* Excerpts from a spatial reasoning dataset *
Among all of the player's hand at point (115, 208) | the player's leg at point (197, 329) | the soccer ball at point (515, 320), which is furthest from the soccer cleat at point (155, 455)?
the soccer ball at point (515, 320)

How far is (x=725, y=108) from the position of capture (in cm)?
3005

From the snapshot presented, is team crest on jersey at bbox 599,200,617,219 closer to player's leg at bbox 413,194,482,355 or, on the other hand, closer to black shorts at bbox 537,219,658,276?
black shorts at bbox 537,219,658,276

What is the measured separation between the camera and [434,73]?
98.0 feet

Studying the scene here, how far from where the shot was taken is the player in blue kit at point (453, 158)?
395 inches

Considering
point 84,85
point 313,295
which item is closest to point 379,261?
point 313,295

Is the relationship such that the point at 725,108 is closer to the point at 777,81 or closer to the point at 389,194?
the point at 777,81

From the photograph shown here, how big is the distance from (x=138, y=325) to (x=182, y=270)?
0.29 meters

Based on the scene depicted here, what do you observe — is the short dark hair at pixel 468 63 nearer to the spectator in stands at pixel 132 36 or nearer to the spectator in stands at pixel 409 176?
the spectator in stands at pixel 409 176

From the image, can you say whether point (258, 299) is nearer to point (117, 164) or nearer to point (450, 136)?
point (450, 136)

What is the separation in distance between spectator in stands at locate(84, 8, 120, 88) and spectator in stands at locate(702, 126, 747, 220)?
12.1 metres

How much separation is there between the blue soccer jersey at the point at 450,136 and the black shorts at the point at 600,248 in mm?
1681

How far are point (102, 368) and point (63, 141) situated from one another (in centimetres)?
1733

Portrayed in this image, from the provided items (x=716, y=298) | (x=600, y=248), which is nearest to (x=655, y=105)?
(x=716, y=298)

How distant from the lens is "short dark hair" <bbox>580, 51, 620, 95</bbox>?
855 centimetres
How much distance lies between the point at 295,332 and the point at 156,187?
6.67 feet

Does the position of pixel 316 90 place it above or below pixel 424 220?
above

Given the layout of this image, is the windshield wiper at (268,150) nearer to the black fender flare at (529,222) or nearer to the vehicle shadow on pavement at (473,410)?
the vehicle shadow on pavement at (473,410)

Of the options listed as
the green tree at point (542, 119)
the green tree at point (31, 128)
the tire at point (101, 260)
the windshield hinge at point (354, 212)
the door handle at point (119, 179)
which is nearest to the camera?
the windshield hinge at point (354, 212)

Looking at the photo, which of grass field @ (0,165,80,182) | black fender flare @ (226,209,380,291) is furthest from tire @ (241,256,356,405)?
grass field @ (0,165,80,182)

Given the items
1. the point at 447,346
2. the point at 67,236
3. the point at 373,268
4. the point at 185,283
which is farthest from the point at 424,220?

* AIM *
Reproduce the material above word for word, from its very first line through the line containing "0.29 meters", both ends included.

* WRITTEN SOLUTION *
Among all of the player's hand at point (115, 208) | the player's leg at point (197, 329) | the soccer ball at point (515, 320), which is furthest from the soccer cleat at point (155, 455)?
the soccer ball at point (515, 320)

How far is (x=725, y=108) from the position of capture (in cm)?
3005

From the snapshot presented, is team crest on jersey at bbox 599,200,617,219 closer to player's leg at bbox 413,194,482,355 or, on the other hand, closer to black shorts at bbox 537,219,658,276?
black shorts at bbox 537,219,658,276

What is the measured separation between the camera and [434,73]?
98.0 feet

Studying the scene here, how far from where the shot was taken is the player in blue kit at point (453, 158)?
395 inches

Considering
point 84,85
point 313,295
which item is closest to point 379,261?
point 313,295

Is the relationship such that the point at 725,108 is closer to the point at 777,81 or closer to the point at 389,194?
the point at 777,81

From the photograph shown here, how big is the distance from (x=138, y=325) to (x=182, y=270)?
0.29 meters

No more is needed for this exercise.